Our African Roots: Australia Uncovered is described as an attempt to unravel “the absence of the African-Australian story within prevailing historical accounts” and investigate the “circumstances that saw them fall out of the national consciousness”.

Author and journalist Santilla Chingaipe delves into the lives of African convicts and slaves, whose role in post-settler Australia are often dismissed or unacknowledged. However, in telling that tale, the documentary isolates and undermines Aboriginal and Torres Strait Islander lived experience in favour of nationalism.

Like many, I have grappled with the question of belonging. Our African Roots made me wonder about the appropriateness, as an African-Australian, of wanting to ‘belong’ in this colony,” writer and scholar Dr Tinashe Jakwa said on Twitter. “‘Australia’ is a colony whose foundation is white supremacy.”

Critics of the film from both Indigenous and African backgrounds found that in the mission to draw out a tale of multiculturalism, Our African Roots inadvertently played into a white-serving narrative.

“From the ‘uninhabited wilds of the North Shore’ to ‘the first multicultural families’, her loyalty to the doctrine of Terra Nullius is worryingly plain to see,” Jared Field wrote about Chingaipe in an op-ed for Indigenous X. “While it may sound obvious to some, it clearly needs to be stated to others: our lands and waters never were and never will be uninhabited wilds.”

“This documentary, if I’m generous, feels like it comes from a place of wanting to be seen,” said Field. “The view provided, however, has been no less than a diversification of the colonial project, with something close to pride attached to it.”

SBS told Junkee that Our African Roots‘ main purpose was to “highlight the existence of people of African descent, and their contribution to Australian society”, and acknowledged the concern around controversial language choice in it.

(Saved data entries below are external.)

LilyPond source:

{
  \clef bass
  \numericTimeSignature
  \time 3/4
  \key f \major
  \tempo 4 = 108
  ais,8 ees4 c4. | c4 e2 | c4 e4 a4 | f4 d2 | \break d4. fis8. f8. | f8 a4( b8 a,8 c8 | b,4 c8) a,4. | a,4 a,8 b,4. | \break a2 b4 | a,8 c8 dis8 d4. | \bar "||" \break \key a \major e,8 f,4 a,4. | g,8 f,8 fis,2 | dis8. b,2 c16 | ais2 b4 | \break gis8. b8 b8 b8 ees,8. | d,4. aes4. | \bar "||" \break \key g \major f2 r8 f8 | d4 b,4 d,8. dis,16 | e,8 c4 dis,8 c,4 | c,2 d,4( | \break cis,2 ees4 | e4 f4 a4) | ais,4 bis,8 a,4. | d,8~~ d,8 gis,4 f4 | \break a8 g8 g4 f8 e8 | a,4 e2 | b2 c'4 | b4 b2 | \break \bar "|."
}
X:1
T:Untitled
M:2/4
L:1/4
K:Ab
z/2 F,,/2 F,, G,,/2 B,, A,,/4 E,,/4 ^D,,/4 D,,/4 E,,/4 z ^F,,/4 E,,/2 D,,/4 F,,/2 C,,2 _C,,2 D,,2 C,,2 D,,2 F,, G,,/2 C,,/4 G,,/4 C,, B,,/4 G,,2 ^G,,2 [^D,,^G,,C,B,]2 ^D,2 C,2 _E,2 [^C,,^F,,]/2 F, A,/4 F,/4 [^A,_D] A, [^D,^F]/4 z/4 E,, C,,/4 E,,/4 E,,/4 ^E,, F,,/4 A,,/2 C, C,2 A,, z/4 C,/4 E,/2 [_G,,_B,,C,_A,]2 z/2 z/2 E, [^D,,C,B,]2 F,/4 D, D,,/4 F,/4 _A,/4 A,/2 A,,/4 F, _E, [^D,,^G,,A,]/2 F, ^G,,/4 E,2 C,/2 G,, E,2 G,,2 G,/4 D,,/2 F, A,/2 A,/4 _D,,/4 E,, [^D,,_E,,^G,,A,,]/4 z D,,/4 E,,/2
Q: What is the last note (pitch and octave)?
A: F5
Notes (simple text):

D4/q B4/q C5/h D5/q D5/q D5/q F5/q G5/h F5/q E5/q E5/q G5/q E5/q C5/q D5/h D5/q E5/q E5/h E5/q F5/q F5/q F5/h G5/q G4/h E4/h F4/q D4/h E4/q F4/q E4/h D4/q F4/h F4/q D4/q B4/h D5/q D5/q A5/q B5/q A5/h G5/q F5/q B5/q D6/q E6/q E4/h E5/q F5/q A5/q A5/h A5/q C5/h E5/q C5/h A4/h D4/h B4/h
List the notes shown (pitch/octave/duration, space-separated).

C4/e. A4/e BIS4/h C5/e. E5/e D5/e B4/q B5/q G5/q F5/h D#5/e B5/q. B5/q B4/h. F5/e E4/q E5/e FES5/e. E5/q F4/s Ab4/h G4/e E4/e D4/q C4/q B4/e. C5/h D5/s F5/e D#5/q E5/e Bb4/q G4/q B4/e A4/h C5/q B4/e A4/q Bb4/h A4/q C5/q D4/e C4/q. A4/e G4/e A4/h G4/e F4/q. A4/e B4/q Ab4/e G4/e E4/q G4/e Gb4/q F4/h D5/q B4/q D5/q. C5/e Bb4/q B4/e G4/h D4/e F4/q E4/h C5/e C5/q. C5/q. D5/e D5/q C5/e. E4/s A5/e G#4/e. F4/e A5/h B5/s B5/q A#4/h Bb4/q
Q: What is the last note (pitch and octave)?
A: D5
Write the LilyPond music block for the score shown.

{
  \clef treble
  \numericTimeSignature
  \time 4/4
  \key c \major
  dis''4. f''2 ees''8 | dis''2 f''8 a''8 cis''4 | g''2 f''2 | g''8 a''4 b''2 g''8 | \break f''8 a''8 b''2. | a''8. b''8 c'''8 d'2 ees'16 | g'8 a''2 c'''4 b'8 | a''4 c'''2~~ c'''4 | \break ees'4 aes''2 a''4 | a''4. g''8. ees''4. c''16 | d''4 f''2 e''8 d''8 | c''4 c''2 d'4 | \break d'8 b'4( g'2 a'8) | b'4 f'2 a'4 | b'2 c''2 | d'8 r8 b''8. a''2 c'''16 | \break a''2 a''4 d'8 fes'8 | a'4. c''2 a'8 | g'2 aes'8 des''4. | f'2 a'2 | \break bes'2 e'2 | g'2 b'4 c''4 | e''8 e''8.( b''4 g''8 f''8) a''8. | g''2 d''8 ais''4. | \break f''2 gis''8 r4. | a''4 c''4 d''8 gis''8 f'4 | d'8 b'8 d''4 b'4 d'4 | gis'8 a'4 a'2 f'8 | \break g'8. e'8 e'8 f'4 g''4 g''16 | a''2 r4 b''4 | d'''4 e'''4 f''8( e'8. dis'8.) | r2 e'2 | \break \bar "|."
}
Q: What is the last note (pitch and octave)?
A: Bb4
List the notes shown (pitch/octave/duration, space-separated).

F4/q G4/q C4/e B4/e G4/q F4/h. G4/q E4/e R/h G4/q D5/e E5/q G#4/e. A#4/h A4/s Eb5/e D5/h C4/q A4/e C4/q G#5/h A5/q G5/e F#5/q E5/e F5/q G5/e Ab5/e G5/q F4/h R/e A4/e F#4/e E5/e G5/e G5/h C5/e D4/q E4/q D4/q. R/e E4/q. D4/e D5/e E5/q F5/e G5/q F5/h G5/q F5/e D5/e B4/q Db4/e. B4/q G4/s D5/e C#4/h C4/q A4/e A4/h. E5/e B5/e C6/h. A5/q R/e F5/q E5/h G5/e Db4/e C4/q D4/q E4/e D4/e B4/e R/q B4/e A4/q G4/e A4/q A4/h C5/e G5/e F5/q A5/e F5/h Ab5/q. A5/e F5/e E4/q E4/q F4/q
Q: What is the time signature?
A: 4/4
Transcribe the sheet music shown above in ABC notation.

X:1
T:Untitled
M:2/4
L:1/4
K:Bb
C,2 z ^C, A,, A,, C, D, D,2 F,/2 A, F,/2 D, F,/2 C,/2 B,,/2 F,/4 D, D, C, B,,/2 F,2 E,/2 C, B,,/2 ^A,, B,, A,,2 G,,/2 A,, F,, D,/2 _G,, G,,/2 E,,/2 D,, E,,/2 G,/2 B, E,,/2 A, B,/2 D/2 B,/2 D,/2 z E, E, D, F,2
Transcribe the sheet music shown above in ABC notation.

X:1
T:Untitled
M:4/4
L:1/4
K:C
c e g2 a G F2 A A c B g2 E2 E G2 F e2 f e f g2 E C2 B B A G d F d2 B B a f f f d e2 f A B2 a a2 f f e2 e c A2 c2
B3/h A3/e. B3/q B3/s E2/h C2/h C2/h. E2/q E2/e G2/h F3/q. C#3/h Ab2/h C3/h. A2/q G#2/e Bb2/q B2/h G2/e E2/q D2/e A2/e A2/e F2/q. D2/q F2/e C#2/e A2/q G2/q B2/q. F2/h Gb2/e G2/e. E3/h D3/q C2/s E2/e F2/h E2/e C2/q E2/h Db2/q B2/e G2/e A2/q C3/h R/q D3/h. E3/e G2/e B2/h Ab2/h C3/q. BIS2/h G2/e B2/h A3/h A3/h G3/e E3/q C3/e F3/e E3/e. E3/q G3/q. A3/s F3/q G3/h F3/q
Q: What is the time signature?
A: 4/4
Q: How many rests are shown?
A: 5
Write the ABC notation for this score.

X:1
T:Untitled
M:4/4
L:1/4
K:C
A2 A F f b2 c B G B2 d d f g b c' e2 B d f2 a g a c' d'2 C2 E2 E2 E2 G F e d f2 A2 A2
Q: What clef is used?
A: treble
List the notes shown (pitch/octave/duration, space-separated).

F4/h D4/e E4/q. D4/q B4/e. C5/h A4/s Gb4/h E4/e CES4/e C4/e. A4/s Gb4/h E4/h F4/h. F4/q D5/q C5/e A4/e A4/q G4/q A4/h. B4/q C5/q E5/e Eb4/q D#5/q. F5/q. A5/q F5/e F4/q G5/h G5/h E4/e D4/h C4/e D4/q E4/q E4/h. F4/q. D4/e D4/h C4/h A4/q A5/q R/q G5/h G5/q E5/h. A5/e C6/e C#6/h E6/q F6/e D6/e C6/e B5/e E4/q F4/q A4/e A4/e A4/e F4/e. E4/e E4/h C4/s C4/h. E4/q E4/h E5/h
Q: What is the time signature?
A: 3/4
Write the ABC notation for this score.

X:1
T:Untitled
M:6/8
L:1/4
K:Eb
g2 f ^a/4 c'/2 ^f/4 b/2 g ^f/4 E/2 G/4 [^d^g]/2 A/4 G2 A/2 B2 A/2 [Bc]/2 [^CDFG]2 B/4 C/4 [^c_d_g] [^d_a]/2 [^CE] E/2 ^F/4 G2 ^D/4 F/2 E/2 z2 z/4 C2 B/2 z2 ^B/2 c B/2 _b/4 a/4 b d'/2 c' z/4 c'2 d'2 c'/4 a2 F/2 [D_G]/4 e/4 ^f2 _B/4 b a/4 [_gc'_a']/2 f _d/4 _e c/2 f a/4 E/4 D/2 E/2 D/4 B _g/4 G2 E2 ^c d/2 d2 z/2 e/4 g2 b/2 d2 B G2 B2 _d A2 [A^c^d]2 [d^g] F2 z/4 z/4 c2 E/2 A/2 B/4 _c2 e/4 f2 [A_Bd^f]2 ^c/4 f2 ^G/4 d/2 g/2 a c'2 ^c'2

“The documentary explores an important and largely unknown part of Australia’s modern multicultural history, and is designed to complement and contribute to a range of different perspectives which are shared across the SBS and NITV platforms,” said the broadcaster. “The documentary acknowledges that Indigenous Australians are the original and enduring custodians of the land, and the impact of colonisation.”

“The film used the word ‘uninhabited’ in one scene, in reference to the viewpoint of colonial settlers looking at land they had not yet taken,” the statement continued. “However, this was poorly framed and SBS recognises the use and framing of this word was incorrect and we unreservedly apologise. It has been amended for future screenings of the documentary.”